Living in Paris in the Thirties provided opportunity for him to work freelance. This was to be his most prolific period and he contributed features to the Berliner Illustrierte Zeitung, the Munchner Illustrierte Presse, VU, L'Illustration, Weekly Illustrated, Lilliput, and Picture Post.

In 1939 he moved to the heady excitement of New York. He continued to freelance but not always successfully. Technically an "enemy alien" and prohibited from photographing war-related subjects, he turned his attention elsewhere.

Talking of his Harlem, New York, photographs he observed, "I photographed black people when it was not good manners". For Aigner, these were commercially lean years when he often struggled to make a living. "I sometimes hated photography. It caused me too much suffering, too many frustrations." His early work consistently shows a sense of humour, often with a sardonic edge and a remarkable gestural quality that compensates in energy for what is lost in detail. Later photographs of the New York period reflect the more formal style of American magazine photography, indicative of a more conscious relationship between photographer and subject and a more directorial attitude.

By 1947 Aigner's career as a full-time photojournalist was virtually at an end and during the next six years he crafted words again as announcer, scriptwriter and producer-director in the Hungarian section of the Voice of America. For Aigner this was "a glorious experience" and "the discovery of a new world" which ended in the political backwash of the McCarthy witch-hunts of the Fifties.

Aigner visited Great Barrington, Massachusetts, at the tail-end of the summer of 1954 and found harmony in this region of outstanding natural beauty. The Berkshires had long been the home of well-known figures in the arts. Nearby, Nathaniel Hawthorne wrote Tanglewood Tales, Anslin Phelps Stokes penned his monumental Church and State volumes and Herman Melville wrote Moby Dick. A few miles to the north is Tanglewood, where the Boston Symphony Orchestra gives concerts throughout the summer months. Yet another mid-European's wanderings were over when, the same year, at Great Barrington, he opened his commercial studio consisting of two floodlights and a Rolleiflex.

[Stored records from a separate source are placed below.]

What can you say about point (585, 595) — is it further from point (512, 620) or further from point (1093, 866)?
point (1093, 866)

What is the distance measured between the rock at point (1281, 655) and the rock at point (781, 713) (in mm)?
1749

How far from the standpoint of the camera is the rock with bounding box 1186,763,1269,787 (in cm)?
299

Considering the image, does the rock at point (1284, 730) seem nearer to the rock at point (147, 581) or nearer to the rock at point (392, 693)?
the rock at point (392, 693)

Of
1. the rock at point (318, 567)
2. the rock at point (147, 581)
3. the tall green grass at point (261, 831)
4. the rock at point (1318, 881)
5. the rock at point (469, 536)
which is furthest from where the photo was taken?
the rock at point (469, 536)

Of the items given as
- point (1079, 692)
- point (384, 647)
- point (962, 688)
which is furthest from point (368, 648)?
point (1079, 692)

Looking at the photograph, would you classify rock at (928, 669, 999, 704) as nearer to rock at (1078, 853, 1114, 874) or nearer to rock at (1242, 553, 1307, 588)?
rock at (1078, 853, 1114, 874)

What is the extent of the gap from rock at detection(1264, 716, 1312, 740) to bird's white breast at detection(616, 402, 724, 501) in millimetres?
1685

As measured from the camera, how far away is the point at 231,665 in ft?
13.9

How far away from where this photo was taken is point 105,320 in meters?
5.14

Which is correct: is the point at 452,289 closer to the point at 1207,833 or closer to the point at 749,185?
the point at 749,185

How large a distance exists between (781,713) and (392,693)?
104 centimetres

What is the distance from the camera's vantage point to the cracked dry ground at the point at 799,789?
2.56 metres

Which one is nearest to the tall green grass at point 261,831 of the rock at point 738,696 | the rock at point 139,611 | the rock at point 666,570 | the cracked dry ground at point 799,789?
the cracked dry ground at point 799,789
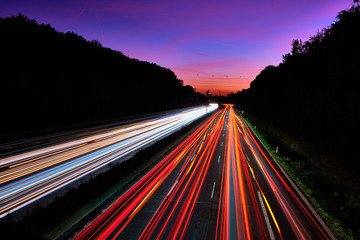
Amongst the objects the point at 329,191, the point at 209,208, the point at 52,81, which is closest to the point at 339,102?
the point at 329,191

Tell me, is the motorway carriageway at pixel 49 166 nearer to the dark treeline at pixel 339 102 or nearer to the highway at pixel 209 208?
the highway at pixel 209 208

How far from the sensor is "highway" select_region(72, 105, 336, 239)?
24.7ft

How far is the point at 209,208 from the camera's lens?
9242mm

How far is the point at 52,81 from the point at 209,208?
35.9 m

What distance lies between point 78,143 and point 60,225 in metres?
13.8

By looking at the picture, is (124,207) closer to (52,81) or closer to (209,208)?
(209,208)

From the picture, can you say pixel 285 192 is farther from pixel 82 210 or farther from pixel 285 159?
pixel 82 210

This peaceful studio was not the end of Aigner's European adventures, rather it became the centre of them. In 1970 he opened a battered old suitcase which had survived the Nazi occupation and been brought out of Paris by his brother, Etienne (better known for his exclusive leather goods), after the Liberation. Inside were about 50,000 negatives, the entire product of Aigner's European career. Finding this treasure trove coincided with an increased awareness and value of the photographic print and he began to develop his entire collection - about 100,000 negatives including his work in the United States - as a major source of historic documentation.

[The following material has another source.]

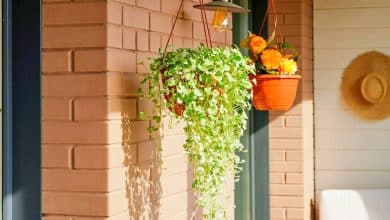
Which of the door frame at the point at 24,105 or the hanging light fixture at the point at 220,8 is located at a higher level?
the hanging light fixture at the point at 220,8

"Pictures produce impact, writing adds meaning. Pictures without words are often ambiguous, words without pictures lame. To gather material for a written story requires painstaking, continuous effort in time while catching situations in pictures requires concentration on the instantaneous." Uniquely Lucien Aigner did both.

Ladislas (Lucien) Aigner, photojournalist: born Ersekujvr, Hungary 14 September 1901; twice married (two sons, two daughters); died Waltham, Massachusetts 29 March 1999.